If this is how people react to the expected death of somebody they never knew, one wonders how they might react to the sudden death of a near relative.

And then there are the woeful posts, tweets and so on about how so many awesome celebrities are dying at the moment. Unthinkingly, people take to the internet to broadcast their belief that God is just being mean and taking all the popular people, leaving us all down here bereft of their wit, genius, musical ability, or whatever qualities they were deemed to have.

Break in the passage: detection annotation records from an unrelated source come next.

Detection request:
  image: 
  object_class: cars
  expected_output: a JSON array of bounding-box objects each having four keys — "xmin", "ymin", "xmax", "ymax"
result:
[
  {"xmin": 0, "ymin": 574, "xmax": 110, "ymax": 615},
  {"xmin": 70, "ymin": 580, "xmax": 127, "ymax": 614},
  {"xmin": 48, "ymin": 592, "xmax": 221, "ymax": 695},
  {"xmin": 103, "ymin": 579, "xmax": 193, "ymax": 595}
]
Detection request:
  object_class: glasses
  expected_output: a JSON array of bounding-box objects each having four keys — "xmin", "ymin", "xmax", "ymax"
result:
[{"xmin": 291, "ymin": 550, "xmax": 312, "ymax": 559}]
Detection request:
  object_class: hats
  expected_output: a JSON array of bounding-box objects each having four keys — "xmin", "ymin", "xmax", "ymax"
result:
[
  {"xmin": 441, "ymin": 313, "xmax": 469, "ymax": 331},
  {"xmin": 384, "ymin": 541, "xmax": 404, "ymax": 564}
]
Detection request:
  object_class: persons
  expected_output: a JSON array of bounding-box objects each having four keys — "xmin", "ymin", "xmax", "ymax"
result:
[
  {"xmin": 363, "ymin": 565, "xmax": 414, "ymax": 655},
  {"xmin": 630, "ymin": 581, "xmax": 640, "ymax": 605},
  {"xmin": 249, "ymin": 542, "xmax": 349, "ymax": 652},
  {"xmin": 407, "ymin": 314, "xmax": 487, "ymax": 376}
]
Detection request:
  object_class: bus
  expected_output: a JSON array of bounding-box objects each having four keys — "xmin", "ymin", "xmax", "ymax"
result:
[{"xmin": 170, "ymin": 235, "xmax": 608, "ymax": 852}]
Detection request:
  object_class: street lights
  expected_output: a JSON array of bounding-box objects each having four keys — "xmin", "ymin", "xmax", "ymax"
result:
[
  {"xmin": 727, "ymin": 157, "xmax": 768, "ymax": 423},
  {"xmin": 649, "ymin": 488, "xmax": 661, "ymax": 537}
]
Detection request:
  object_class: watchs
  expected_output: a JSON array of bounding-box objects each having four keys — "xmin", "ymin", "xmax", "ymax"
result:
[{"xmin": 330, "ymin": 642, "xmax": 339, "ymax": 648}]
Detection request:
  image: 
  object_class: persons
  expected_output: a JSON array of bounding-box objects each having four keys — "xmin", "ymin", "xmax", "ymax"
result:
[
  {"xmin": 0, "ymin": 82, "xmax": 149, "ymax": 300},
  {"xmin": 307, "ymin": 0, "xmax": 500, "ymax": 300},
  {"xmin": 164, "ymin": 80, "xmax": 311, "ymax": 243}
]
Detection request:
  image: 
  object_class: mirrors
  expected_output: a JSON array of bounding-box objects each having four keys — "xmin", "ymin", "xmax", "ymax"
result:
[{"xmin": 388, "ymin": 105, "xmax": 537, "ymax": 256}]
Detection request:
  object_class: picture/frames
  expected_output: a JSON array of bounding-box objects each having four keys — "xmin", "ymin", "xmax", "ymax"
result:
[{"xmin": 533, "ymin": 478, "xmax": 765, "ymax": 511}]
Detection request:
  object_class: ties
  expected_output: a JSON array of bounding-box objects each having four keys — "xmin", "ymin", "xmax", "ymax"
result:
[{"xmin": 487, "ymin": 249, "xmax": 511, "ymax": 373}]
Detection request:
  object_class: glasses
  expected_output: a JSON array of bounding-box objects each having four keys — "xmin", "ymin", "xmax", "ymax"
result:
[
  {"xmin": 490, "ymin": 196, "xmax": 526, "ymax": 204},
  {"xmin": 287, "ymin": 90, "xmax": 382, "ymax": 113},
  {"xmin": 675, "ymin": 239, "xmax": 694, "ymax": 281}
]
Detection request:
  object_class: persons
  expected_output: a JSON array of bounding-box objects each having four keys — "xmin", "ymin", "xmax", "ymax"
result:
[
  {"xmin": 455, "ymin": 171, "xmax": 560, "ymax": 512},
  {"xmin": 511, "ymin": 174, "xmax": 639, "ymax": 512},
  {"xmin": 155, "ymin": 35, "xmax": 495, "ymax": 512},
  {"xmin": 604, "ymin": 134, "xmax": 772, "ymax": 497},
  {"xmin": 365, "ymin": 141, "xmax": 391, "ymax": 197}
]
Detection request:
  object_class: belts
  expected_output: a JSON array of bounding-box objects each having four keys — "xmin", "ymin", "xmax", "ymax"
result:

Well, first of all, barely a week goes by without some celebrity somewhere dying. It’s what all celebrities do sooner or later. It’s what all of us do sooner or later. You’re going to have to face up to that one.

Second, the phonograph was invented in 1877, since when we have had the ability to record performances more or less permanently. We still have access to all these celebrities’ work, and in most cases those celebrities had stopped producing new material. In some cases — James Dean springs to mind — very promising careers are cut short. But in most, the deceased already has their best work behind them.

And third, as I hinted above, if they’re any good, their legacy will live on in the next generation. People who were inspired by them will add their own ingredients to the mix and keep that legacy alive. The good ones will do so creatively, and become the next great “legends” of their time, with fresh approaches and new ideas to keep everything moving along, making life interesting and adding to the great store of everything that is good and fun. Nothing is being taken away.

When somebody famous dies, it’s reported in the media. There’s no need for everybody to also splash it all over their social media feeds with insincere expressions of the kinds of emotion that the deceased’s immediate family may be feeling. And it is insincere, because you don’t really feel those emotions.

Ah, but how could I possibly know you don’t really feel those emotions? Because if you did, you wouldn’t be shouting them out to the bottomless void that is the internet. You would be contacting the family, expressing your condolences to them and asking if there’s anything you can do. And don’t forget, if I can see your “grief-stricken” posts, I can probably see the rest of your social media feed, and I can see all the goofy selfies you posted that day, the Russian dashcam video you shared and the fact that you’re “ecstatic” about your team’s ability to carry a ball over a line more times than the other team.